The museum has an amazing collection of weaponry, including armor, aircraft, artillery, support vehicles, and small arms. There are several floors of uniforms and decorations, with all the displays well labeled in Bulgarian and English.

This Trabant, said to symbolize Bulgaria’s NATO aspirations, encapsulates my reaction to the museum’s armor display. Exhibited are tanks and aircraft which I recognize as French, German, and Soviet. On the display placards vehicles and aircraft have their country of origin listed, but the salient point is the period they were in service with the Bulgarian Army. Try as I might, when I looked at the Pkw IV I saw a Nazi tank, the T-34 a Soviet. The American perspective I brought to this was really evident.

I found the 20th Century narrative as interesting for what is not said as for what is said. Transitions, whether in 1944 or 1990, which in my mind are monumental, don’t figure in the military chronology. I was again reminded of the army of the DDR, which went from defending the nation from fascist imperialists to defending the nation from communist aggression overnight.

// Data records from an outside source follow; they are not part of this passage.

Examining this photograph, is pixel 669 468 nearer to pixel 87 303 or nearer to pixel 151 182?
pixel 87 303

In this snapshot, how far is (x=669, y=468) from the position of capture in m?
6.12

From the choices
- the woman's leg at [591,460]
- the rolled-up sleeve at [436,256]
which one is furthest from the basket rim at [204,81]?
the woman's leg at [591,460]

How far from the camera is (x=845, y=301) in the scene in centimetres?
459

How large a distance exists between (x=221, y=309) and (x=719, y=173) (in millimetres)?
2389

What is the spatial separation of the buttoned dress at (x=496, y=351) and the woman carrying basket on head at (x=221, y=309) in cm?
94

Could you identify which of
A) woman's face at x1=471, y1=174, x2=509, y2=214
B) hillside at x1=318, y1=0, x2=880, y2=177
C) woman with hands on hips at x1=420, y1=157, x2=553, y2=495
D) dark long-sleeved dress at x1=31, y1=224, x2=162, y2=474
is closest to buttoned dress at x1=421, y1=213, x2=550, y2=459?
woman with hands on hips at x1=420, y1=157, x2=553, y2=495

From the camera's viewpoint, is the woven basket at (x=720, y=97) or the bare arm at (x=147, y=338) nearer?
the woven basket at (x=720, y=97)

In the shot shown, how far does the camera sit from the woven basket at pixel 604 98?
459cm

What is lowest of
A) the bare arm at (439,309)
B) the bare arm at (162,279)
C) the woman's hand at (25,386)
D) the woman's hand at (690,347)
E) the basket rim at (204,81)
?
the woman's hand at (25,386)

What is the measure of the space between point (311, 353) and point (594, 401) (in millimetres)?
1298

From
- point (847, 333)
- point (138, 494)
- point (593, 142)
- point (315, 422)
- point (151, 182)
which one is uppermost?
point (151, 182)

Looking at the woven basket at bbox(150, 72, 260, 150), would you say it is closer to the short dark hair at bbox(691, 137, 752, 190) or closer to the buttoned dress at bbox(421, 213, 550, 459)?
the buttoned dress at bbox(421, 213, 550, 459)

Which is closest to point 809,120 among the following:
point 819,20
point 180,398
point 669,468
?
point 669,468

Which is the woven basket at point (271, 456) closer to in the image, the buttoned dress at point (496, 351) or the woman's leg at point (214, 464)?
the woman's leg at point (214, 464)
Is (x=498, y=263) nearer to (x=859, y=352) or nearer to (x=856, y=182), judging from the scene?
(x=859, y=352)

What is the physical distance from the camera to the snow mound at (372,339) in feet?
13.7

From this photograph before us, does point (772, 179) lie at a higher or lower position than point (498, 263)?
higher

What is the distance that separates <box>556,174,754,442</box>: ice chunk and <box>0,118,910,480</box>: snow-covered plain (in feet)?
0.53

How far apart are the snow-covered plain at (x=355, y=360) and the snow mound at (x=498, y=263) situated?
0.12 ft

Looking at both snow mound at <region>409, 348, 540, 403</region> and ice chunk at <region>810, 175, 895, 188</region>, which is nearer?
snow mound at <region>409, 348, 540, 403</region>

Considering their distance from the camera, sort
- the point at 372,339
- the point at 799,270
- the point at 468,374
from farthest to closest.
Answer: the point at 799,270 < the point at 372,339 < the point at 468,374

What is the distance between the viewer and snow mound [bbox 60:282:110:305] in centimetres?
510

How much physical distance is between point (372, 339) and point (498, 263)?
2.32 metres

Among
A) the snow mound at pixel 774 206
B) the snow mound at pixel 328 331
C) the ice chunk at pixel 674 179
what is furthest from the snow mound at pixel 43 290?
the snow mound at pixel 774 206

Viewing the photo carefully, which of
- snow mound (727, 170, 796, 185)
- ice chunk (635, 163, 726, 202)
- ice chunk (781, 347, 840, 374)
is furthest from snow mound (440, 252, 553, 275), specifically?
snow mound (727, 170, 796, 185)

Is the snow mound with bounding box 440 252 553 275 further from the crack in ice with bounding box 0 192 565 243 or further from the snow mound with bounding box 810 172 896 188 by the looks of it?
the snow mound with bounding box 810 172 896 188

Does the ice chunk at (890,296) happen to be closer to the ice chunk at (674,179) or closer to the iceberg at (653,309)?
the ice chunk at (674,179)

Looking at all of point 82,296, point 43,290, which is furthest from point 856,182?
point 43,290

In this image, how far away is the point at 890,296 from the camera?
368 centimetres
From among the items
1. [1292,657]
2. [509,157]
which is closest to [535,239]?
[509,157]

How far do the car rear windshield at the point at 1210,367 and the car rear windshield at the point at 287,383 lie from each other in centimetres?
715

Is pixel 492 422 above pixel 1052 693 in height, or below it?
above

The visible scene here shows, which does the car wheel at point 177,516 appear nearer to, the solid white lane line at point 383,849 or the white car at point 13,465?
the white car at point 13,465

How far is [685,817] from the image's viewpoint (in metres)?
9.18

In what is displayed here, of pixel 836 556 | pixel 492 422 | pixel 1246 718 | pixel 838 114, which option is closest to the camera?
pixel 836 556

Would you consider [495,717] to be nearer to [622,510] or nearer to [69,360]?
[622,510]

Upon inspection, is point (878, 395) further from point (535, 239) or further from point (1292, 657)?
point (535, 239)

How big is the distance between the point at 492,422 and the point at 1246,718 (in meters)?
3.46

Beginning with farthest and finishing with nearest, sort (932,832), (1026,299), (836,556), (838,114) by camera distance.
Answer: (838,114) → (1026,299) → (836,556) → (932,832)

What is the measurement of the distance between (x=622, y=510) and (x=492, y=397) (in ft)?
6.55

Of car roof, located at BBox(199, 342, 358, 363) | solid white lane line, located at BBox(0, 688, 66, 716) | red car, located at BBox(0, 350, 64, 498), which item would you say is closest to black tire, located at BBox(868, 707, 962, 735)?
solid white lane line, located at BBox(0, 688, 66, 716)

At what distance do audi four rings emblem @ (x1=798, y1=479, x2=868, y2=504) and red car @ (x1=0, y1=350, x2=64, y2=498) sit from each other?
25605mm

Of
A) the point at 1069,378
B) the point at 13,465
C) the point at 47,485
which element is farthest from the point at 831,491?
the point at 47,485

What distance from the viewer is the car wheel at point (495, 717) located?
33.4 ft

It is strange to realize that I know a number of Californians who can competently discuss the history and engineering of Soviet, German, and Italian small arms without being able to say anything about the 1912-13 Balkan Wars. These capitals have Military Museums, but the idea of there being Political Museums is as foreign as the idea that Americans would read a Labor Journal as opposed to a Wall Street Journal. The vast majority of us earn our living from our labor, not invested capital, and yet we think of investor interests as being our interests. We look at the 20th Century via military history, rather than the history of organized labor or intellectual history.